Poverty, malnutrition, chronic excessive alcohol intake, chronic disease states, advanced age, dietary restrictions, bariatric surgery, certain medications, and exclusively breastfed infants

General Prevention

  • Ingesting large and varied amounts of vitamin supplements increases risk of toxicity and drug–drug interactions and is not recommended.
  • Antioxidant supplements have not been shown to impact cancer incidence; increased mortality risk seen in some studies
  • Avoid restrictive diets.
  • USPSTF recommends against low-dose supplementation with vitamin D (<400 IU) and calcium (<1,000 mg) to reduce fracture risk in community-dwelling postmenopausal women.
  • USPSTF concludes current evidence is insufficient to assess benefits and harms of daily supplementation with doses >400 IU of vitamin D and >1000 mg of calcium for primary prevention of fractures in:
    • Community-dwelling, postmenopausal women
    • Men and premenopausal women
    • Note: The above recommendations are not applicable if there is a history of osteoporotic fractures, increased risk for falls or diagnosis of osteoporosis, or vitamin D deficiency.

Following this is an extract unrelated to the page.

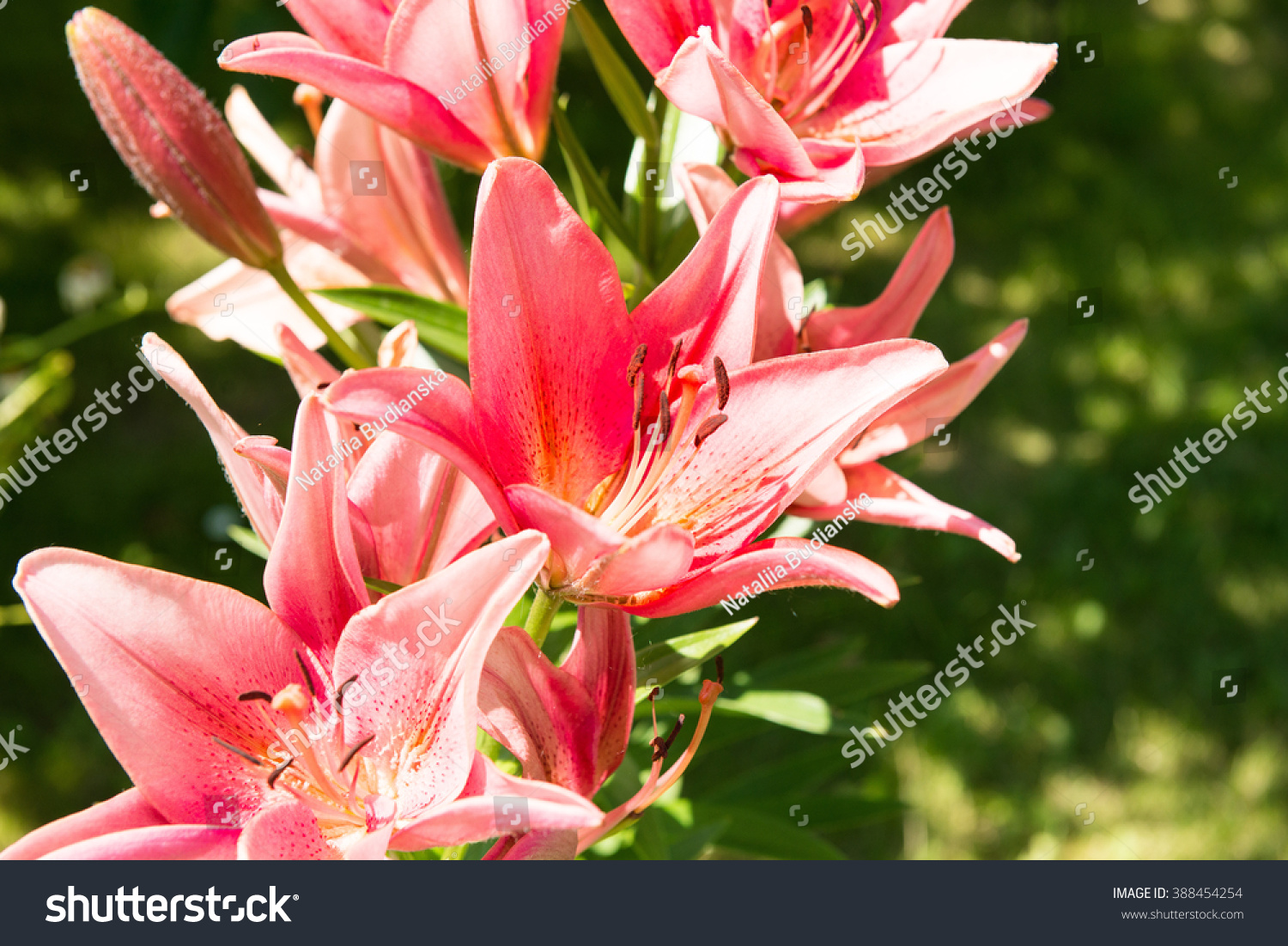 Royalty free lily at sunny summer day flowers in 388454254 stock lily at sunny summer day flowers in the garden common names for species in this genus include fairy lily rainflower zephyr lily magic lily stock photo izmirmasajfo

  • USPSTF recommends all women planning or capable of pregnancy take a daily supplement containing 0.4 to 0.8 mg of folic acid (2)[A].
  • USPSTF recommends against using β-carotene or vitamin E supplements for the prevention of cardiovascular disease or cancer.
  • Adults without regular, effective sun exposure year round should consume 600 to 800 IU/day of vitamin D3. Elderly confined indoors and other high-risk groups may require higher doses (800 to 1,000 IU/day).
  • All infants should receive 400 IU/day of vitamin D soon after birth if exclusively or partially breastfed.